Netflix and Price Discrimination
I take a fairly non-academic view of price discrimination–which is to say that if sellers want to practice it by imposing hurdles (like coupons or happy hours) that’s fine, because the hurdles apply to everyone and buyers can choose whether or not to impose them. In other words, the seller presents the array of prices and it’s the buyer who makes the discriminating decisions. I’m fairly nervous about seller-imposed price discrimination.
For instance, should Amazon be allowed to charge different prices for streamable content based on your browser? Or your OS? Maybe. How about your IP address? Or your sex? Or your race?

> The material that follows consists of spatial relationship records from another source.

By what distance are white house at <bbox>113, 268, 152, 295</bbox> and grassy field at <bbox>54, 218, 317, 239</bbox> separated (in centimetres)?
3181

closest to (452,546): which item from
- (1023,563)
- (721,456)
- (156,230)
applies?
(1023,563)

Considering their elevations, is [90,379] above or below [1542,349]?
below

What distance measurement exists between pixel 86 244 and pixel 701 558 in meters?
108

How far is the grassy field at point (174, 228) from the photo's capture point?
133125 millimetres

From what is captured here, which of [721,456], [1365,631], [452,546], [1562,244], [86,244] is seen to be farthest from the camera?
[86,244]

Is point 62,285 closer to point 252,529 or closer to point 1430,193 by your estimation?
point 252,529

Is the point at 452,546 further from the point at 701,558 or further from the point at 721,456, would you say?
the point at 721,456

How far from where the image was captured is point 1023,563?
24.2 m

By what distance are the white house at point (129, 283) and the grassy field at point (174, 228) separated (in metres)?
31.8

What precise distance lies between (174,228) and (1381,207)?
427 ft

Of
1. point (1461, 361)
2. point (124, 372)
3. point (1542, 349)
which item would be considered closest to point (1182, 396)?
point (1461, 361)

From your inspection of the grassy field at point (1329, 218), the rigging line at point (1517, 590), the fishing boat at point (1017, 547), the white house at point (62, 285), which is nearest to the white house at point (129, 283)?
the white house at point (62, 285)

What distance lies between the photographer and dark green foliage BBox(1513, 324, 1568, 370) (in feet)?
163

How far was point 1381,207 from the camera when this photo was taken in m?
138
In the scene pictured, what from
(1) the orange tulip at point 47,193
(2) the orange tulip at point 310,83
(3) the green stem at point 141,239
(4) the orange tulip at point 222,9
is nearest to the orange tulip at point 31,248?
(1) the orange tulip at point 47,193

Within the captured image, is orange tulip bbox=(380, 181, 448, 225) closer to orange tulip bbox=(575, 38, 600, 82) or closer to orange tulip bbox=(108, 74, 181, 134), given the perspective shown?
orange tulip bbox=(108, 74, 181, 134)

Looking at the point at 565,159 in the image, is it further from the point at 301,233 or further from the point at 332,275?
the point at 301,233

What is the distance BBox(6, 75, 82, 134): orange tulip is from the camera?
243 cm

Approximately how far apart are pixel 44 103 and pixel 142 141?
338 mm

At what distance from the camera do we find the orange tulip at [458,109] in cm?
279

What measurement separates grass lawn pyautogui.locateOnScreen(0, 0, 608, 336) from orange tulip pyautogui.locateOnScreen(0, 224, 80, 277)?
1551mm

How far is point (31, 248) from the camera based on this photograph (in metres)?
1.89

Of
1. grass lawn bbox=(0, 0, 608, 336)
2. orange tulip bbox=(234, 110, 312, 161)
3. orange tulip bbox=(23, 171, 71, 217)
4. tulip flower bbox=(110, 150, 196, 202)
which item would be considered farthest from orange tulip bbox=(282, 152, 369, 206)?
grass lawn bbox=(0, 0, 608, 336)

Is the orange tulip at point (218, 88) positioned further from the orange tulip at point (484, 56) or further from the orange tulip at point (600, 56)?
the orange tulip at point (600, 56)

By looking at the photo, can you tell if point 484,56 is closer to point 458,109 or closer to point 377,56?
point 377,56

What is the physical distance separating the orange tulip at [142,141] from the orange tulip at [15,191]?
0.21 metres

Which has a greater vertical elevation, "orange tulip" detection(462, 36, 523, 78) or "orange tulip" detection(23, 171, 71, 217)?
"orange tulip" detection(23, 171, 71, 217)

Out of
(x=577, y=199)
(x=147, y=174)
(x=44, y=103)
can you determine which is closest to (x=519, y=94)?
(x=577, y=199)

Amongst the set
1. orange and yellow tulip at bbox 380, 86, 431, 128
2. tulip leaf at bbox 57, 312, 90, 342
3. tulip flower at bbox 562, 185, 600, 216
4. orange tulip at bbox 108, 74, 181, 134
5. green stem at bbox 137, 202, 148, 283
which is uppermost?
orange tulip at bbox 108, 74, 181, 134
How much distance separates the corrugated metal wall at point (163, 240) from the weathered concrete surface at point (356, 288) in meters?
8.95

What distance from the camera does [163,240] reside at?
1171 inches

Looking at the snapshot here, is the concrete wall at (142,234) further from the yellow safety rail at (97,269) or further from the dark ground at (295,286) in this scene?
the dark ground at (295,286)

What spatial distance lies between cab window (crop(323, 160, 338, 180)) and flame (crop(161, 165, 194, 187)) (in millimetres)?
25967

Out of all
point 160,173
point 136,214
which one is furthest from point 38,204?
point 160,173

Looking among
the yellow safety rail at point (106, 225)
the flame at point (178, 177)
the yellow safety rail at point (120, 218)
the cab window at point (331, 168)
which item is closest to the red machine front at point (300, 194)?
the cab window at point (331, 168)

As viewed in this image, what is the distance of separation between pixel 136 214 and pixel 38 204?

The reason these sorts of price discriminations make me uncomfortable is because once you allow the seller to start walking down that road, what’s to stop a company from instituting punitive pricing on groups they find distasteful, like, say, people who live in Utah. Or people whom they suspect to be opponents of gay marriage. (And if you think tech companies–even publicly-traded ones–would worry about alienating customers by pursuing political agendas, you probably haven’t been paying close attention.)
All of this is just wind-up to this academic-ish piece on the future of price discrimination in Forbes. I’d be very interested in Galley Friend Gabriel Rossman’s thoughts on it.